TRON: Legacy Review

I saw TRON: Legacy Friday night. I saw it in 3D. I may try and see it again in IMAX.

As a sci-fi nerd, I was attracted to the neon-and-vector visual design. The effects coupled with the design delivered astonishing scenes. I also enjoyed Daft Punk's soundtrack, a mix of orchestral and electronic genres — I'm a sucker for nightclub fight scenes, which the film included.  Jeff Bridges was the most competent actor given the sparse material, and even teased a Dude-like persona out of both of his characters.

However dynamic and well-designed the Grid —the virtual world of TRON— is, there is a huge problem. It doesn't have a sense of purpose or wonder that a grand fictional world should have.

Even schlocky sci-fi action films —like Ultraviolet and the Appleseed series— create a purpose for their world and try to ask simple philosophical questions between the explosions and gunfire.

TRON: Legecy lays out a wide but shallow platform with which to generate discussion. There's no reason the Grid shouldn't have more depth with the time the film spent on exposition. 

 I'm not asking for something Disney hasn't done before; Think back to WALL-E.
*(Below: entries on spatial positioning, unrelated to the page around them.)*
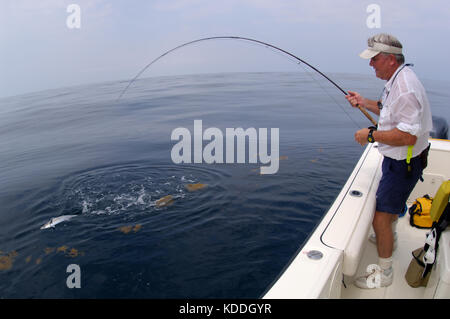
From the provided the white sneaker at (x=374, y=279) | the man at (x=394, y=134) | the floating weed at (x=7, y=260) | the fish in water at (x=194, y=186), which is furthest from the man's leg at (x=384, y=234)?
the floating weed at (x=7, y=260)

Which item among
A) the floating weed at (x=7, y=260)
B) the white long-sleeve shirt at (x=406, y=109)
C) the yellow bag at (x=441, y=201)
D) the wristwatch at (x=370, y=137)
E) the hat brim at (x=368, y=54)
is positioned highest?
the hat brim at (x=368, y=54)

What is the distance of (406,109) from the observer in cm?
186

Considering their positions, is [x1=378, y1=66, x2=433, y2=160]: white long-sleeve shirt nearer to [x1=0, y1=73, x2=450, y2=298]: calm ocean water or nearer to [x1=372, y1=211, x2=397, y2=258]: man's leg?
[x1=372, y1=211, x2=397, y2=258]: man's leg

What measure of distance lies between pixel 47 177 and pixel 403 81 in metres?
6.63

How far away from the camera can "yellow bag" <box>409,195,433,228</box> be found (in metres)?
3.05

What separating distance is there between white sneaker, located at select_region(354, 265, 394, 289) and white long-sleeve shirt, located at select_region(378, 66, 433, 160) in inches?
37.4

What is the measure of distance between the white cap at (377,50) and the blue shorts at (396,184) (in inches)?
31.3

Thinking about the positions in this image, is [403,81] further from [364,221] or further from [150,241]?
[150,241]

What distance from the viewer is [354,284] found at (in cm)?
231

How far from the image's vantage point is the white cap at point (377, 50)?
6.58 feet

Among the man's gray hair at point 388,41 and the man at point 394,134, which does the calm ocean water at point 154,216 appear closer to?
the man at point 394,134

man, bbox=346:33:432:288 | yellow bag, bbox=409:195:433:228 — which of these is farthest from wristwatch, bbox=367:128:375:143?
yellow bag, bbox=409:195:433:228
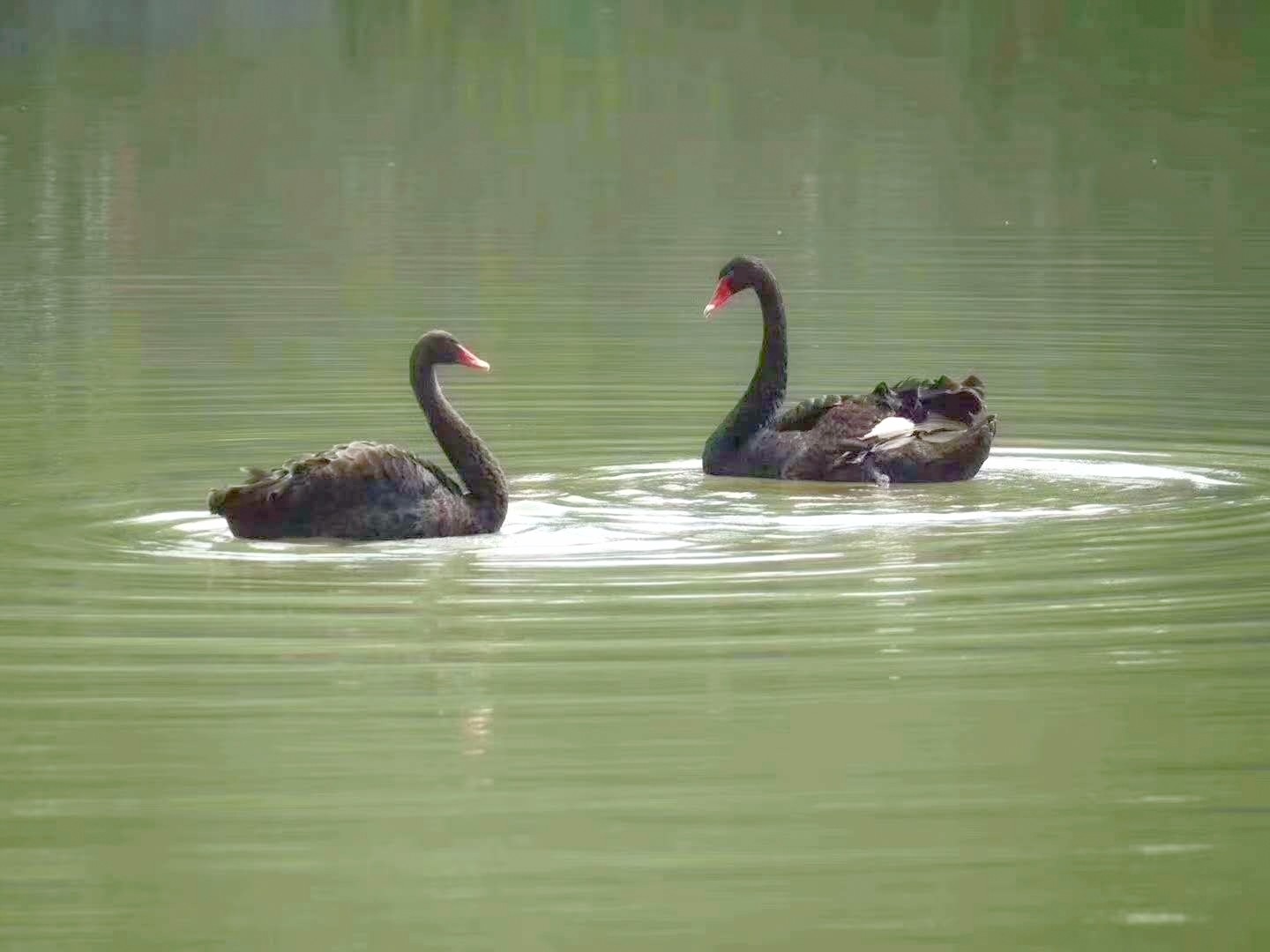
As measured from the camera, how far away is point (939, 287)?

The technology theme of the film didn't go much deeper than to ask "Doesn't this look cool?" This may either be production oversight or a deliberate reluctance to be "preachy" or to ask questions it cannot answer.

Nevertheless, It seems The Social Network —a drama delivered more actual technology than TRON: Legacy.

Overall, TRON: Legacy is fun, visually-stunning action movie. I just wouldn't call it science fiction.